* Start Records provided *

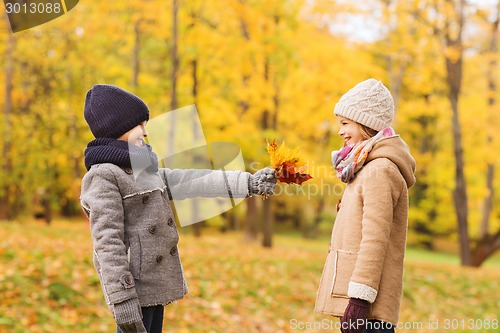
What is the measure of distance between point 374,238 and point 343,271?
24 centimetres

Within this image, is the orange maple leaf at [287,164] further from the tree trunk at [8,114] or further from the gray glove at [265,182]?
the tree trunk at [8,114]

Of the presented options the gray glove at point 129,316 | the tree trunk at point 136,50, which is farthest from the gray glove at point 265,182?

* End Records provided *

• Requirements
Can you copy every line of text in the records above verbatim, leaving out the pictures?

• Result for this task
What is the measure of distance between point 374,238 and point 343,271?
24 centimetres

Within this image, is the orange maple leaf at [287,164] further from the tree trunk at [8,114] or further from the gray glove at [265,182]?
the tree trunk at [8,114]

Of the presented options the gray glove at point 129,316 | the tree trunk at point 136,50, which is farthest from the gray glove at point 265,182?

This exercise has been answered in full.